Source texts of formatted documents:
——————————

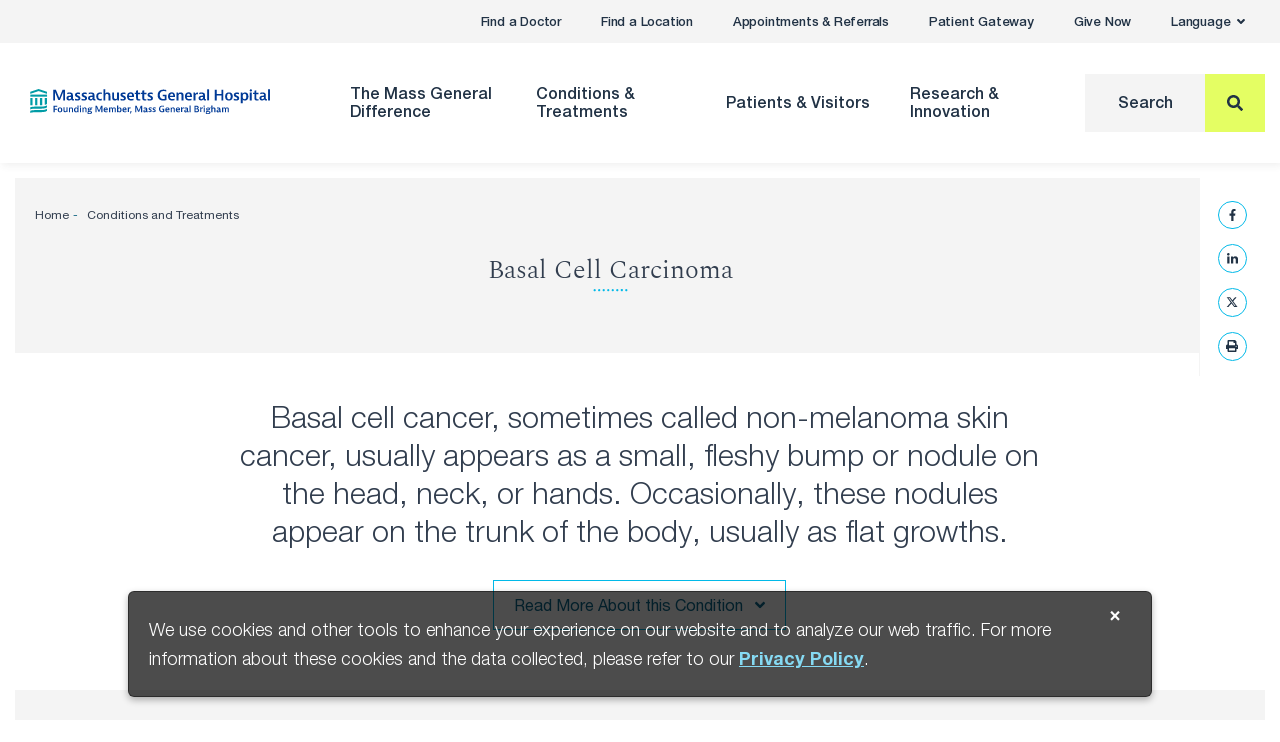

--- FILE ---
content_type: application/javascript
request_url: https://www.massgeneral.org/assets/MGH/js/20.bundle.js?ab42ae
body_size: 1237
content:
(window.webpackJsonp=window.webpackJsonp||[]).push([[20],{431:function(e,t,s){function i(e,t){for(var s=0;s<t.length;s++){var i=t[s];i.enumerable=i.enumerable||!1,i.configurable=!0,"value"in i&&(i.writable=!0),Object.defineProperty(e,i.key,i)}}var n=s(453),a=s(448).clickOutside,h={searchBreakpoint:1e3,searchOpenClassname:"main-nav__search-box--open"};e.exports=function(){function e(t){!function(e,t){if(!(e instanceof t))throw new TypeError("Cannot call a class as a function")}(this,e),this.el=t;var s=this.el.getAttribute("data-opts"),i=s&&""!==s?JSON.parse(s):{};this.options=Object.assign({},h,i),this.searchTrigger=this.el.querySelector(".main-nav__link--search"),this.searchEl=this.el.querySelector(".main-nav__search-box"),this.searchInput=this.searchEl.querySelector("input"),this.searchClose=this.searchEl.querySelector(".button-close"),this.searchBtn=this.searchEl.querySelector(".button-search"),this.maxWidth=0,this.setupEventListeners(),this.handleWindowResize(),this.toggleSearchBtn()}var t,s,r;return t=e,(s=[{key:"setupEventListeners",value:function(){var e=this;window.addEventListener("resize",n(this.handleWindowResize.bind(this),150)),this.searchTrigger.addEventListener("click",this.handleTriggerClick.bind(this)),this.searchEl.parentElement.addEventListener("keyup",this.handleSearchInputKey.bind(this)),this.searchClose.addEventListener("click",this.handleSearchClose.bind(this)),a(this.searchEl.parentElement,(function(){e.closeSearch()}))}},{key:"handleWindowResize",value:function(){var e=this.el.getBoundingClientRect();this.maxWidth=e.width}},{key:"handleSearchClose",value:function(){this.closeSearch()}},{key:"isSearchExpanded",value:function(){return this.searchEl.classList.contains(this.options.searchOpenClassname)}},{key:"openSearch",value:function(){this.searchEl.classList.add(this.options.searchOpenClassname),this.searchEl.style.width="".concat(this.maxWidth,"px")}},{key:"closeSearch",value:function(){this.searchEl.style.width=null,this.searchEl.classList.remove(this.options.searchOpenClassname)}},{key:"handleTriggerClick",value:function(e){var t=this;e.preventDefault(),this.openSearch(),setTimeout((function(){t.searchInput.focus()}),150)}},{key:"handleSearchInputKey",value:function(e){if(27===e.which)return this.searchTrigger.focus(),this.closeSearch();var t=this.searchInput.value;this.toggleSearchBtn(t)}},{key:"toggleSearchBtn",value:function(e){e&&""!==e?(this.searchBtn.style.removeProperty("display"),this.searchClose.style.setProperty("display","none")):(this.searchBtn.style.setProperty("display","none"),this.searchClose.style.removeProperty("display"))}}])&&i(t.prototype,s),r&&i(t,r),e}()}}]);

--- FILE ---
content_type: application/javascript
request_url: https://www.massgeneral.org/assets/MGH/js/16.bundle.js?ab42ae
body_size: 1168
content:
(window.webpackJsonp=window.webpackJsonp||[]).push([[16],{427:function(t,e,s){function n(t,e){for(var s=0;s<e.length;s++){var n=e[s];n.enumerable=n.enumerable||!1,n.configurable=!0,"value"in n&&(n.writable=!0),Object.defineProperty(t,n.key,n)}}var i=s(449).MGH_EVENTS,a={activeClass:"hamburger--active",menuOpenClass:"open",menuActiveClass:"active",bodyOpenClass:"mobile-menu-open"};t.exports=function(){function t(e){!function(t,e){if(!(t instanceof e))throw new TypeError("Cannot call a class as a function")}(this,t),this.el=e;var s=e.getAttribute("data-opts"),n=s&&""!==s?JSON.parse(s):{};this.options=Object.assign({},a,n),this.targetEl=document.getElementById(this.el.getAttribute("aria-controls")),this.menu=document.getElementById("header-mobile-menu"),this.setupEventListeners()}var e,s,o;return e=t,(s=[{key:"setupEventListeners",value:function(){var t=this;this.el.addEventListener("click",this.handleClick.bind(this)),this.targetEl&&this.targetEl.addEventListener(i.mobileSearchOpen,(function(){return t.toggle(!0)}))}},{key:"handleClick",value:function(){this.toggle()}},{key:"toggle",value:function(){var t=this,e=arguments.length>0&&void 0!==arguments[0]&&arguments[0],s=e||this.isOpen(),n=s?"remove":"add",a=!s;if(this.el.classList[n](this.options.activeClass),document.body.classList[n](this.options.bodyOpenClass),s&&this.targetEl?(this.targetEl.classList.remove(this.options.menuActiveClass),setTimeout((function(){return!t.targetEl.classList.contains(t.options.menuActiveClass)&&t.targetEl.classList.remove(t.options.menuOpenClass)}),300)):this.targetEl&&(window.addEventListener("keyup",this.handleEsc.bind(this)),this.targetEl.classList.add(this.options.menuOpenClass),setTimeout((function(){return t.targetEl.classList.contains(t.options.menuOpenClass)&&t.targetEl.classList.add(t.options.menuActiveClass)}),10)),this.targetEl){this.el.setAttribute("aria-expanded",a);var o=s?new CustomEvent(i.mobileNavClose):new CustomEvent(i.mobileNavOpen);this.targetEl.dispatchEvent(o)}}},{key:"isOpen",value:function(){return this.el.classList.contains(this.options.activeClass)}},{key:"handleEsc",value:function(t){"Escape"!==t.key&&27!==t.which||this.toggle(!0)}}])&&n(e.prototype,s),o&&n(e,o),t}()}}]);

——————————

Action item: Please write out every record above exactly, but leave the pictures out.

Response area:
--- FILE ---
content_type: application/javascript
request_url: https://www.massgeneral.org/assets/MGH/js/20.bundle.js?ab42ae
body_size: 1237
content:
(window.webpackJsonp=window.webpackJsonp||[]).push([[20],{431:function(e,t,s){function i(e,t){for(var s=0;s<t.length;s++){var i=t[s];i.enumerable=i.enumerable||!1,i.configurable=!0,"value"in i&&(i.writable=!0),Object.defineProperty(e,i.key,i)}}var n=s(453),a=s(448).clickOutside,h={searchBreakpoint:1e3,searchOpenClassname:"main-nav__search-box--open"};e.exports=function(){function e(t){!function(e,t){if(!(e instanceof t))throw new TypeError("Cannot call a class as a function")}(this,e),this.el=t;var s=this.el.getAttribute("data-opts"),i=s&&""!==s?JSON.parse(s):{};this.options=Object.assign({},h,i),this.searchTrigger=this.el.querySelector(".main-nav__link--search"),this.searchEl=this.el.querySelector(".main-nav__search-box"),this.searchInput=this.searchEl.querySelector("input"),this.searchClose=this.searchEl.querySelector(".button-close"),this.searchBtn=this.searchEl.querySelector(".button-search"),this.maxWidth=0,this.setupEventListeners(),this.handleWindowResize(),this.toggleSearchBtn()}var t,s,r;return t=e,(s=[{key:"setupEventListeners",value:function(){var e=this;window.addEventListener("resize",n(this.handleWindowResize.bind(this),150)),this.searchTrigger.addEventListener("click",this.handleTriggerClick.bind(this)),this.searchEl.parentElement.addEventListener("keyup",this.handleSearchInputKey.bind(this)),this.searchClose.addEventListener("click",this.handleSearchClose.bind(this)),a(this.searchEl.parentElement,(function(){e.closeSearch()}))}},{key:"handleWindowResize",value:function(){var e=this.el.getBoundingClientRect();this.maxWidth=e.width}},{key:"handleSearchClose",value:function(){this.closeSearch()}},{key:"isSearchExpanded",value:function(){return this.searchEl.classList.contains(this.options.searchOpenClassname)}},{key:"openSearch",value:function(){this.searchEl.classList.add(this.options.searchOpenClassname),this.searchEl.style.width="".concat(this.maxWidth,"px")}},{key:"closeSearch",value:function(){this.searchEl.style.width=null,this.searchEl.classList.remove(this.options.searchOpenClassname)}},{key:"handleTriggerClick",value:function(e){var t=this;e.preventDefault(),this.openSearch(),setTimeout((function(){t.searchInput.focus()}),150)}},{key:"handleSearchInputKey",value:function(e){if(27===e.which)return this.searchTrigger.focus(),this.closeSearch();var t=this.searchInput.value;this.toggleSearchBtn(t)}},{key:"toggleSearchBtn",value:function(e){e&&""!==e?(this.searchBtn.style.removeProperty("display"),this.searchClose.style.setProperty("display","none")):(this.searchBtn.style.setProperty("display","none"),this.searchClose.style.removeProperty("display"))}}])&&i(t.prototype,s),r&&i(t,r),e}()}}]);

--- FILE ---
content_type: application/javascript
request_url: https://www.massgeneral.org/assets/MGH/js/16.bundle.js?ab42ae
body_size: 1168
content:
(window.webpackJsonp=window.webpackJsonp||[]).push([[16],{427:function(t,e,s){function n(t,e){for(var s=0;s<e.length;s++){var n=e[s];n.enumerable=n.enumerable||!1,n.configurable=!0,"value"in n&&(n.writable=!0),Object.defineProperty(t,n.key,n)}}var i=s(449).MGH_EVENTS,a={activeClass:"hamburger--active",menuOpenClass:"open",menuActiveClass:"active",bodyOpenClass:"mobile-menu-open"};t.exports=function(){function t(e){!function(t,e){if(!(t instanceof e))throw new TypeError("Cannot call a class as a function")}(this,t),this.el=e;var s=e.getAttribute("data-opts"),n=s&&""!==s?JSON.parse(s):{};this.options=Object.assign({},a,n),this.targetEl=document.getElementById(this.el.getAttribute("aria-controls")),this.menu=document.getElementById("header-mobile-menu"),this.setupEventListeners()}var e,s,o;return e=t,(s=[{key:"setupEventListeners",value:function(){var t=this;this.el.addEventListener("click",this.handleClick.bind(this)),this.targetEl&&this.targetEl.addEventListener(i.mobileSearchOpen,(function(){return t.toggle(!0)}))}},{key:"handleClick",value:function(){this.toggle()}},{key:"toggle",value:function(){var t=this,e=arguments.length>0&&void 0!==arguments[0]&&arguments[0],s=e||this.isOpen(),n=s?"remove":"add",a=!s;if(this.el.classList[n](this.options.activeClass),document.body.classList[n](this.options.bodyOpenClass),s&&this.targetEl?(this.targetEl.classList.remove(this.options.menuActiveClass),setTimeout((function(){return!t.targetEl.classList.contains(t.options.menuActiveClass)&&t.targetEl.classList.remove(t.options.menuOpenClass)}),300)):this.targetEl&&(window.addEventListener("keyup",this.handleEsc.bind(this)),this.targetEl.classList.add(this.options.menuOpenClass),setTimeout((function(){return t.targetEl.classList.contains(t.options.menuOpenClass)&&t.targetEl.classList.add(t.options.menuActiveClass)}),10)),this.targetEl){this.el.setAttribute("aria-expanded",a);var o=s?new CustomEvent(i.mobileNavClose):new CustomEvent(i.mobileNavOpen);this.targetEl.dispatchEvent(o)}}},{key:"isOpen",value:function(){return this.el.classList.contains(this.options.activeClass)}},{key:"handleEsc",value:function(t){"Escape"!==t.key&&27!==t.which||this.toggle(!0)}}])&&n(e.prototype,s),o&&n(e,o),t}()}}]);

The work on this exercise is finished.